Ultras Ahlawy say this demand is part of their fight to “clean up the corrupt football system in Egypt”.
Abou-Reida, who is also an executive committee member of world governing body FIFA, was due to run for EFA president. However, his hopes were dealt a major blow after the EFA’s appeals committee disqualified him “on legal grounds” last month.
The committee said Abou-Reida was not eligible to contest the elections because he served as an EFA official for two consecutive terms.
Its decision was based on a court ruling, prompting Abou-Reida to consider filing a complaint with the Court of Arbitration for Sport (CAS) due to alleged government interference in football affairs, which is strictly prohibited by FIFA.
However, he had a change of heart.
“I decided not to take any action against the decision to disqualify me. I had a chance to go to CAS but I will not take the matter to a non-Egyptian entity,” he said in a television interview in the late hours of Wednesday.
Shobeir, who is known for his regular attack on Ultras Ahlawy, followed suit.
“I said it from the beginning, if Abou-Reida decided to withdraw then I would withdraw,” the former Ahly keeper, who sought to become an EFA board member, said.
“Glory for the martyrs”
Describing him as one of the remnants of the dismantled regime, Ultras Ahlawy accused Abou-Reida of conspiring against Ahly in the Port Said case.
Port Said club Masry were initially banned by the EFA for two years following February's football disaster which left more than 70 Ahly fans killed following the end of an ill-tempered league game.

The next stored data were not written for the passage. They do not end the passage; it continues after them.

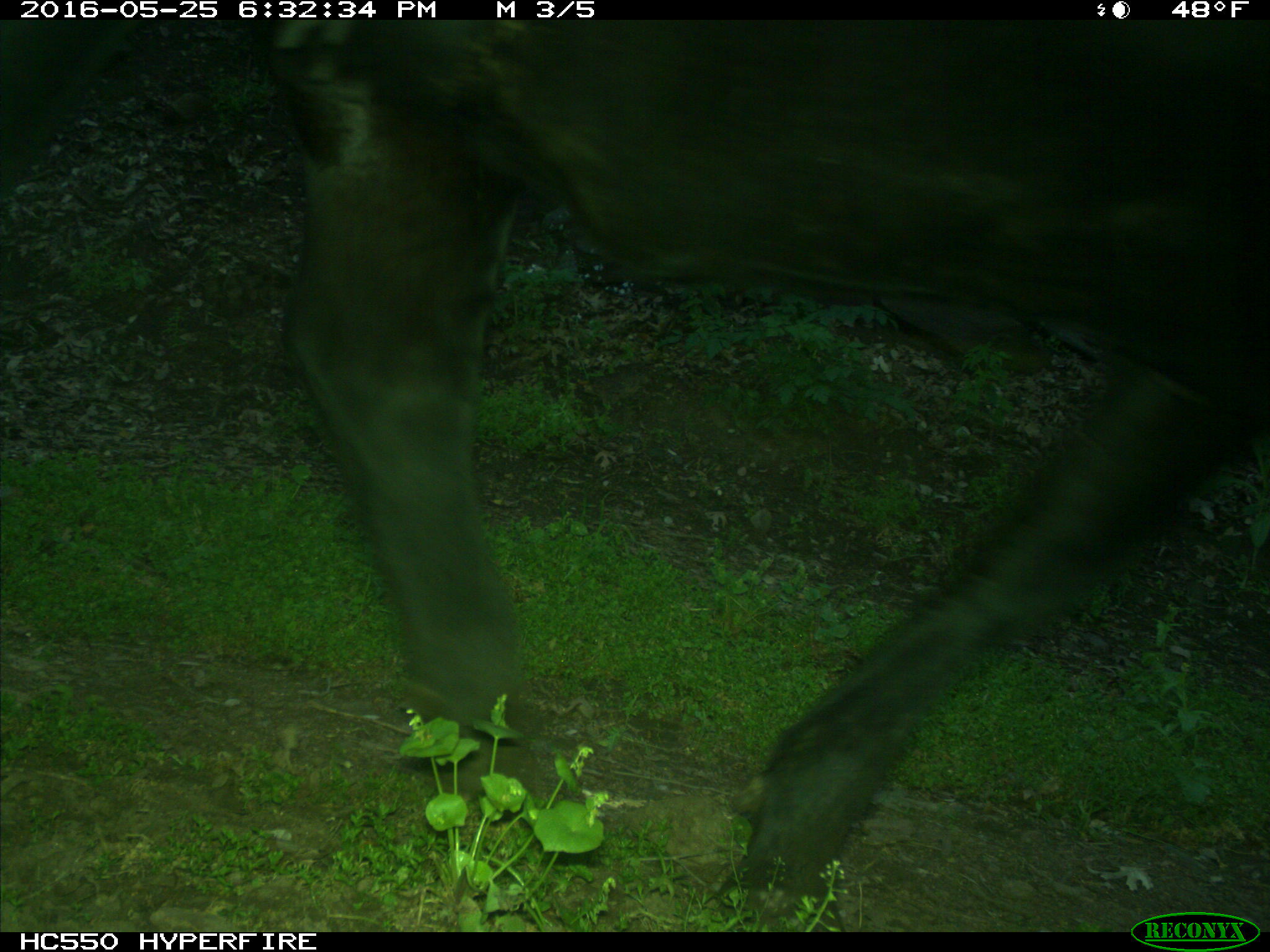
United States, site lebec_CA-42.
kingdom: Animalia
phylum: Chordata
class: Mammalia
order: Artiodactyla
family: Bovidae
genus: Bos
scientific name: Bos taurus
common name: domestic cow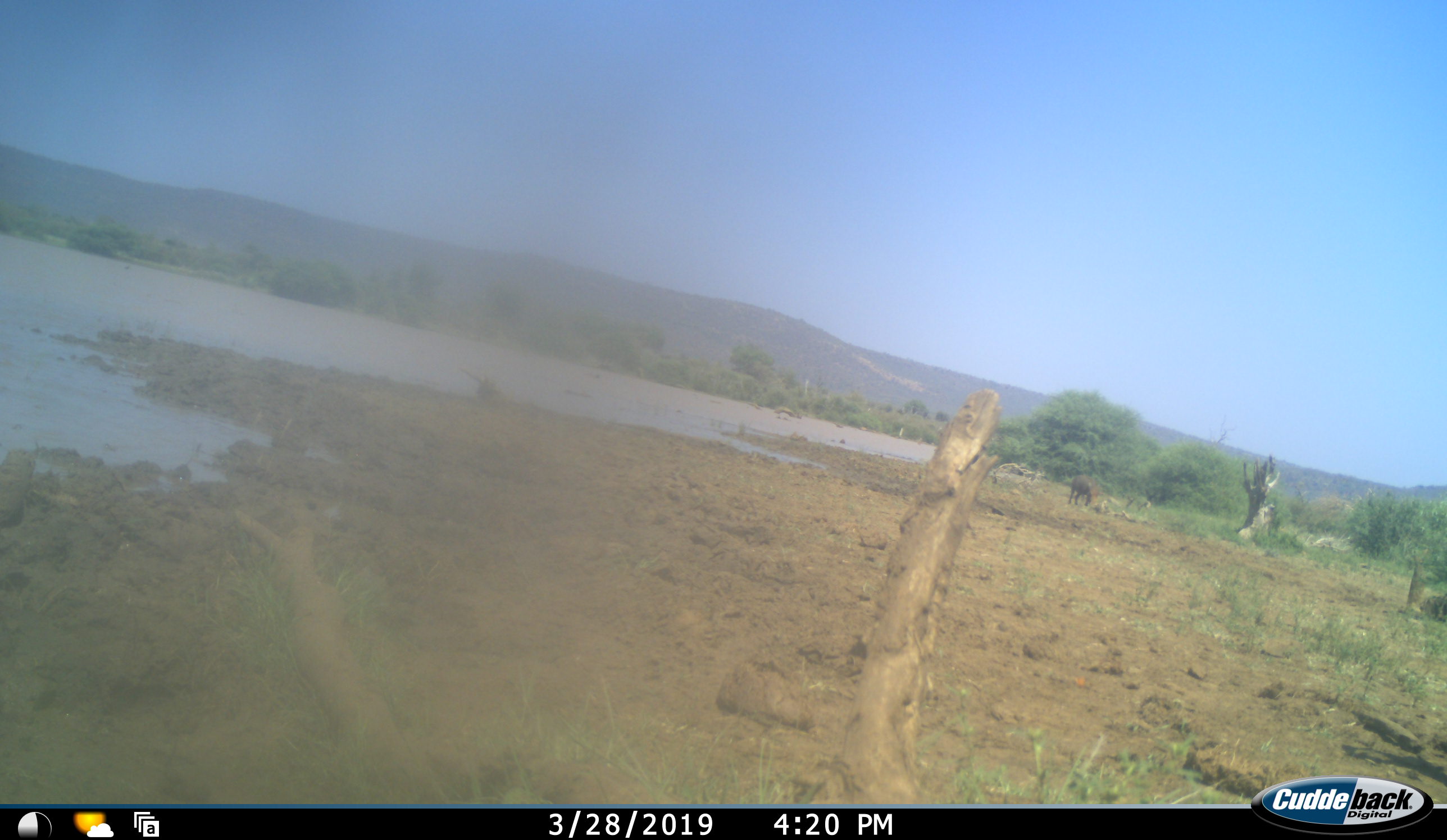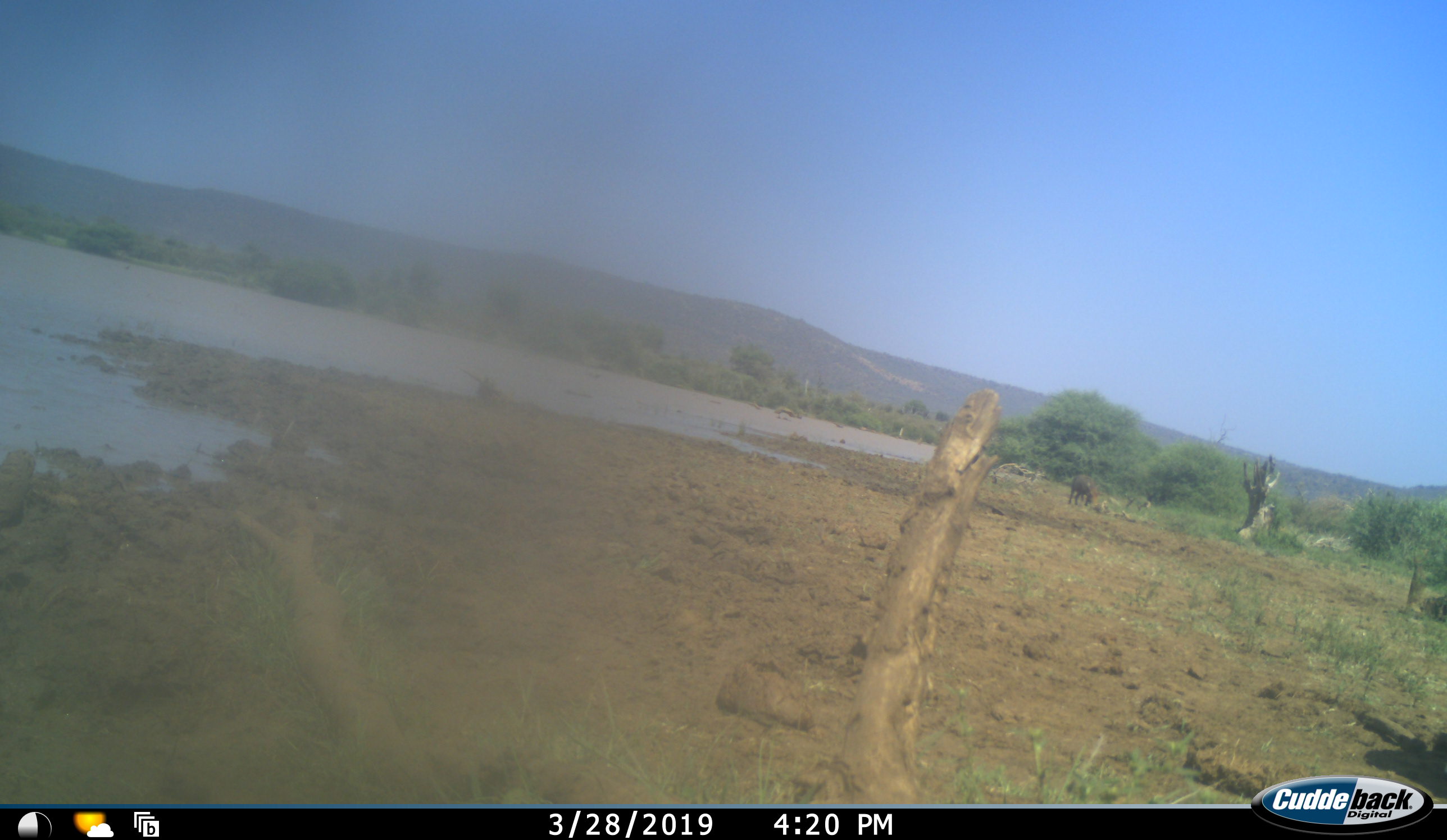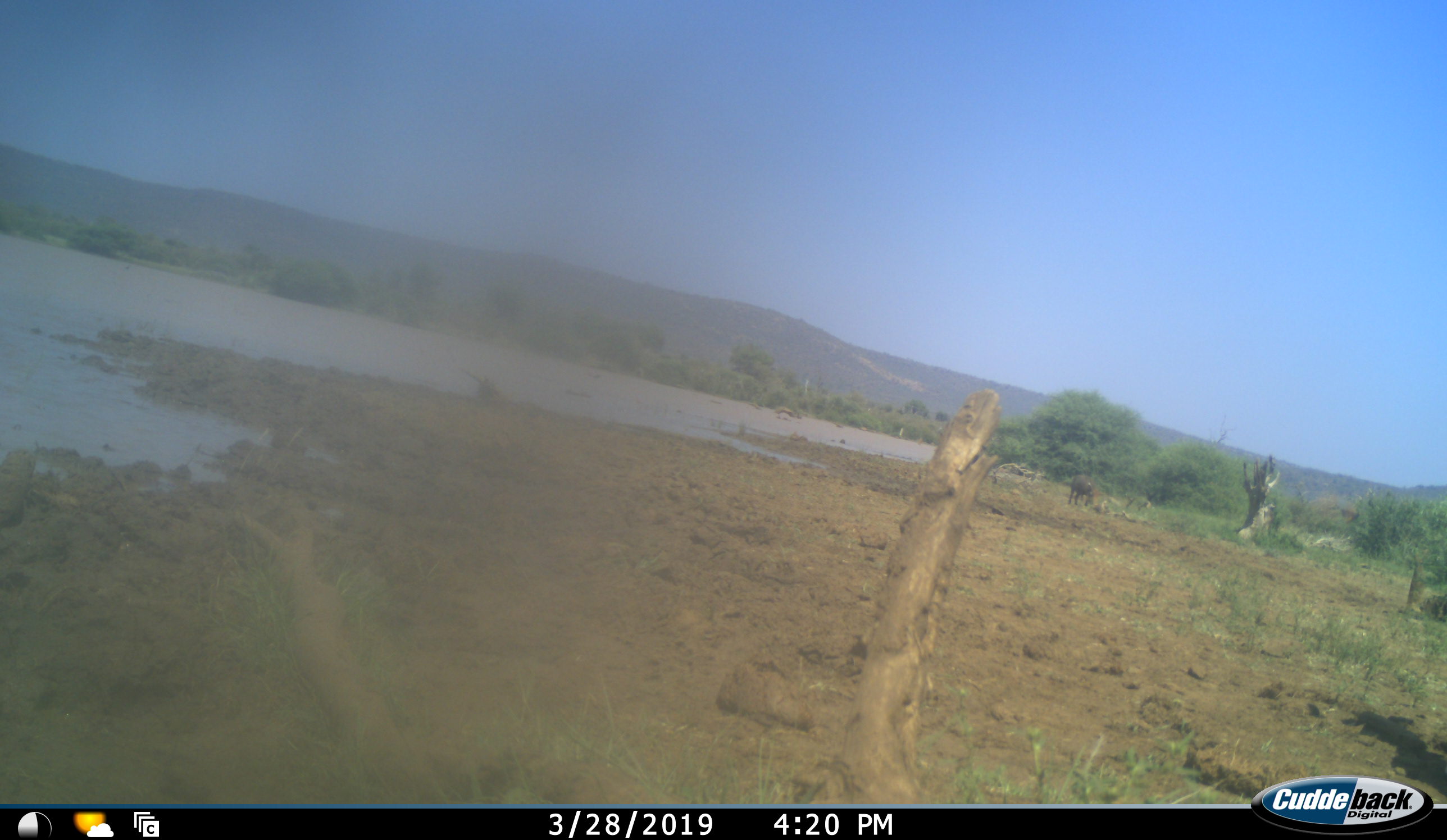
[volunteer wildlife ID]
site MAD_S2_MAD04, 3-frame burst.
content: unidentified animal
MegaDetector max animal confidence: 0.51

However, the ban was swiftly overturned by CAS because the EFA declined to send a representative to attend a hearing CAS held to look into the case. Ultras Ahlawy alleged that Abou-Reida deliberately played a role in the EFA gaffe to spare Masry, the club of his hometown, any punishments.
“Another demand is fulfilled after Abou-Reida and Shobeir withdrew from the EFA elections,” the group said on its popular Facebook page.
“Glory for the martyrs, whose death has become a turning point to end football corruption. There is no place for corrupt leaders. Glory for the martyrs!”
However, it remains to be seen whether the duo’s disqualification will be enough to convince Ultras Ahlawy to give up their demand of canceling plans to start the Egyptian Premier League this month.
New sports minister El-Amry Farouk, who has tried to act as a mediator between authorities and Ultras Ahlawy since being appointed, insisted the league would go ahead on 17 October as planned.
The fan group staged many protests, including violent ones, to underscore their intent not to let the EFA kick-start domestic football, suspended since the Port Said tragedy.
They say the culprits of the disaster must be brought to justice before any football activity is resumed.